The firm’s outlook is driven by a belief that hyperscale AI investment has moved beyond a simple capital expenditure contest and become a broader struggle for AI infrastructure leadership. "For hyperscalers, AI investment is no longer a capex race; it is a race for AI infrastructure leadership, which could reshape the global economy, redefine industry leadership, and determine platform dominance," KB analyst Jeff Kim wrote.
KB’s note argues that hyperscalers will continue to spend heavily on memory and data center capacity until they secure sufficient infrastructure. "We expect AI investment to continue until sufficient memory capacity and data center infrastructure are secured," Kim added.
Demand dynamics
KB projects a sharp rise in AI-related usage at major cloud platforms, estimating that AI token usage at large cloud providers will increase roughly threefold over the next six months and about sevenfold year-on-year. The brokerage says this trajectory is turning memory capacity into an "increasingly urgent" constraint for hyperscalers.
According to the analysis, AI data center operators already take up around 70% of total memory shipments. Kim expects that demand will widen as agentic AI extends requirements beyond cloud servers to on-device and physical AI applications, pushing the share of memory consumption higher.
Supply outlook and pricing forecasts
On the supply side, KB highlighted that new memory production lines are not expected to reach mass production until after 2027. "The industry appears to be entering a de facto zero-supply era," Kim wrote.

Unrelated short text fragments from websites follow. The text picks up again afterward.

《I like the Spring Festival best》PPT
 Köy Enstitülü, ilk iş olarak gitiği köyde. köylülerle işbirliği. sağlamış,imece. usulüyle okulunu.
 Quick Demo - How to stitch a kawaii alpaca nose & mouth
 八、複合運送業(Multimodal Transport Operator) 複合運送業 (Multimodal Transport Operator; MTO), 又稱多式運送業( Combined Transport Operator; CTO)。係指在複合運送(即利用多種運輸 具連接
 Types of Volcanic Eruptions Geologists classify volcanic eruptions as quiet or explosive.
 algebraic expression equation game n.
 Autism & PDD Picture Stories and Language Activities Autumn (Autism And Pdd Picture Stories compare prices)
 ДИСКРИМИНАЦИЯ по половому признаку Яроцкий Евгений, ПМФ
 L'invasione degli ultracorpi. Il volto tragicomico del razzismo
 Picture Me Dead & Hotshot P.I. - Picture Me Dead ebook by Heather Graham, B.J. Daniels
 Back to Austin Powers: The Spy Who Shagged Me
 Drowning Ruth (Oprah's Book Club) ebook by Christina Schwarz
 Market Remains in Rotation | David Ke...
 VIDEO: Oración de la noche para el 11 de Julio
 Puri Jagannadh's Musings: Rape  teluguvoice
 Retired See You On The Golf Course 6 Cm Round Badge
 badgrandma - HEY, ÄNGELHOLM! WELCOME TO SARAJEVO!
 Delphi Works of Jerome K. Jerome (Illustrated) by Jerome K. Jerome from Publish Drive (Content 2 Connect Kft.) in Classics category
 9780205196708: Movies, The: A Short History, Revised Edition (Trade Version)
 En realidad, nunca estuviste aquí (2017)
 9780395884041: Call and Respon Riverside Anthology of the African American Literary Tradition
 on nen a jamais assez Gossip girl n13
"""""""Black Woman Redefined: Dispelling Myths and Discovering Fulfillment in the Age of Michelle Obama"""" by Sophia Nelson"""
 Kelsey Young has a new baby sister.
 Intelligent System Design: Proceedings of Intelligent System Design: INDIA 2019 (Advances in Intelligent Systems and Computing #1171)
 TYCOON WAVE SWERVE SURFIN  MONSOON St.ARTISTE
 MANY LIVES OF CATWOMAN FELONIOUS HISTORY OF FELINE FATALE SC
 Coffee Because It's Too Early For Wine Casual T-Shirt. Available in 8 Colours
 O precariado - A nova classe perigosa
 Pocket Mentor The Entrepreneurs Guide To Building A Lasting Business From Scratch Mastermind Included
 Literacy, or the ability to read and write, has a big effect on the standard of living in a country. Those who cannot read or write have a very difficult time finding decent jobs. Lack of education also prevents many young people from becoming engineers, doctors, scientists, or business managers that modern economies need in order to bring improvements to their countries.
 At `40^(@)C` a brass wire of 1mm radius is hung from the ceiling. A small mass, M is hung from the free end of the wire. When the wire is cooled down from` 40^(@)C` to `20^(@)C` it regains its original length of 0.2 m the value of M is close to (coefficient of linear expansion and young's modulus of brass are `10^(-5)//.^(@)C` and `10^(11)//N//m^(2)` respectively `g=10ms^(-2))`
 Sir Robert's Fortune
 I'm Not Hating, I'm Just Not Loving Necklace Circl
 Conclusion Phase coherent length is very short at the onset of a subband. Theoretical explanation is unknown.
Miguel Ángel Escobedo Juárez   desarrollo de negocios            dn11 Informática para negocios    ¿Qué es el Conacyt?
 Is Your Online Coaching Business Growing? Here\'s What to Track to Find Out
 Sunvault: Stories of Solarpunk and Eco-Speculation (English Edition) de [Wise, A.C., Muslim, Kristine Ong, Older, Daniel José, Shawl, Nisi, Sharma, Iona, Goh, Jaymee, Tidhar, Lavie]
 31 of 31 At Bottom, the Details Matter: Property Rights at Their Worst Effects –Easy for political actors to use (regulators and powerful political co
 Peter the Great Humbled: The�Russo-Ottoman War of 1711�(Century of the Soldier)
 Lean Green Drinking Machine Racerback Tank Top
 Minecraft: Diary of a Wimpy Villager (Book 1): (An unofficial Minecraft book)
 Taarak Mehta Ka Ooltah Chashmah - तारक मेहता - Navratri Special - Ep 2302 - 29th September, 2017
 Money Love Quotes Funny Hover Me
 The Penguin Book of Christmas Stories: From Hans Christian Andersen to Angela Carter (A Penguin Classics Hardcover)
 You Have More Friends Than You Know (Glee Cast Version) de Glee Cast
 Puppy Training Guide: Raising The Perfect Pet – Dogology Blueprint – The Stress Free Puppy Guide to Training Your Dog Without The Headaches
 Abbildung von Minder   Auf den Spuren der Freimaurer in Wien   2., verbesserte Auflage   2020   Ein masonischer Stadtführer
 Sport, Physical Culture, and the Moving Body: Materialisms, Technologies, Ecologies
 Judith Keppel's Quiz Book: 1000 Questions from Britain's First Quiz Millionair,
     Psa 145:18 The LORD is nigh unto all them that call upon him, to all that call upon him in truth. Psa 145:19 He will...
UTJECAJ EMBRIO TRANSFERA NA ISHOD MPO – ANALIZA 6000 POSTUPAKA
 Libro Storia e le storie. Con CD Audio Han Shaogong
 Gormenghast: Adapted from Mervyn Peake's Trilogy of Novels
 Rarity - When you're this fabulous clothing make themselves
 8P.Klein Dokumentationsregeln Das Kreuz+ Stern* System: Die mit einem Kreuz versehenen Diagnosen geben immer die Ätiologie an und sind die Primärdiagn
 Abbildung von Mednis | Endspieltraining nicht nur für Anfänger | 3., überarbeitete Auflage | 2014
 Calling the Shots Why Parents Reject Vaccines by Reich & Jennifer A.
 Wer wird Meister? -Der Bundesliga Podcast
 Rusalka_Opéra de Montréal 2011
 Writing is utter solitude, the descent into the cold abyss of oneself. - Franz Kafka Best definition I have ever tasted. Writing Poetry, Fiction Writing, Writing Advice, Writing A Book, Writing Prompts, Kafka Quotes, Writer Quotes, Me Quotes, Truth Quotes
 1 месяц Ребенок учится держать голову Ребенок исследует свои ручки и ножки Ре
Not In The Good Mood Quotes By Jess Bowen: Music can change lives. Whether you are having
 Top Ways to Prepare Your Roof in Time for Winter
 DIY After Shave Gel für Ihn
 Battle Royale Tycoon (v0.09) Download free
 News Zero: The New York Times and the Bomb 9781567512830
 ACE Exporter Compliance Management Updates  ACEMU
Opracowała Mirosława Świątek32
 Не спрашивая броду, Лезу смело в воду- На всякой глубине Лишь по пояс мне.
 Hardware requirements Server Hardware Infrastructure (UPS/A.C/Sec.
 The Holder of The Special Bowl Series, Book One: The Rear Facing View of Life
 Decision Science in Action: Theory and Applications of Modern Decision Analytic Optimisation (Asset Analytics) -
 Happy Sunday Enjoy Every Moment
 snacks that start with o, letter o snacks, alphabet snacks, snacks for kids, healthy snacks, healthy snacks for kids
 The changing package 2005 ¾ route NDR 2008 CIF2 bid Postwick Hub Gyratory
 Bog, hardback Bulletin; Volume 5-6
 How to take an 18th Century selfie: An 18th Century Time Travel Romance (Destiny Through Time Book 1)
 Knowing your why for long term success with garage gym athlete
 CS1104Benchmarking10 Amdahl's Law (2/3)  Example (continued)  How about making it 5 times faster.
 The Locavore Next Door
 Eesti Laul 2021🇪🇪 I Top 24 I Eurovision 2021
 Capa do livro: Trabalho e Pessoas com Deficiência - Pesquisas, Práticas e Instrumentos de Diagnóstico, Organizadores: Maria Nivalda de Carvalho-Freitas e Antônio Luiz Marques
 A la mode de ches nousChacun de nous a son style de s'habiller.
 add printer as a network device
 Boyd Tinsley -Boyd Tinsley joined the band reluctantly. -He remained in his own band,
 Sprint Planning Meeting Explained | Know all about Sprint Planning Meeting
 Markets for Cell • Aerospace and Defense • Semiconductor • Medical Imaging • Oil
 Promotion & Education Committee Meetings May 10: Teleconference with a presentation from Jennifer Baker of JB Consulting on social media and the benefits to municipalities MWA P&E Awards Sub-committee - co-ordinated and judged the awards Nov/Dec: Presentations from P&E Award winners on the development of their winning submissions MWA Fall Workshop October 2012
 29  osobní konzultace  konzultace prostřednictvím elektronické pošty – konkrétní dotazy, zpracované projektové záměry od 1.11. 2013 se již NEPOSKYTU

Reflecting that view, KB projects a dramatic rise in average selling prices for 2026. For SK Hynix, the brokerage forecasts DRAM and NAND ASPs to climb 194% and 244% year-on-year, respectively. It expects Samsung to face similarly steep increases, with DRAM and NAND ASPs rising 297% and 256%.
Company-level projections for SK Hynix
KB’s forecast for SK Hynix includes a full-year 2026 operating profit of 277 trillion won, which the firm says would place the company fourth globally by that metric, and an operating margin of 78.1% - the highest in the world by KB’s reckoning. The brokerage expects second-quarter operating profit to surge to 70 trillion won, more than eight times year-on-year.
KB also noted a shift in SK Hynix’s commercial strategy toward long-term supply contracts running through 2028-2030. "Its shift toward long-term supply contracts through 2028-2030 increasingly resemble a foundry-like model of advance orders followed by production, reducing earnings volatility and improving earnings visibility - a key re-rating driver," Kim said.
Hyperscaler capex and broader market implications
Supporting KB’s bullish demand outlook is a marked acceleration in capital spending by major cloud operators. KB estimates combined capex from four large U.S. cloud providers - including Alphabet and Amazon - will reach $725 billion in 2026, up 77% year-on-year, before surpassing $1 trillion in 2027.
In KB’s view, large technology companies regard AI-related capital expenditure not simply as discretionary spend but as essential to maintaining competitiveness. "For big tech, AI capex is no longer a cost, but a survival barrier," Kim wrote, suggesting the current spending cycle has no near-term ceiling.
Conclusion
KB Securities’ revised targets and forecasts reflect a thesis that soaring AI-driven demand, concentrated consumption by hyperscalers, and delayed expansion of new production capacity will combine to create a pronounced tightness in memory markets. That combination underpins the brokerage’s elevated price targets for SK Hynix and Samsung Electronics and its view of an extended period of sharply higher memory prices.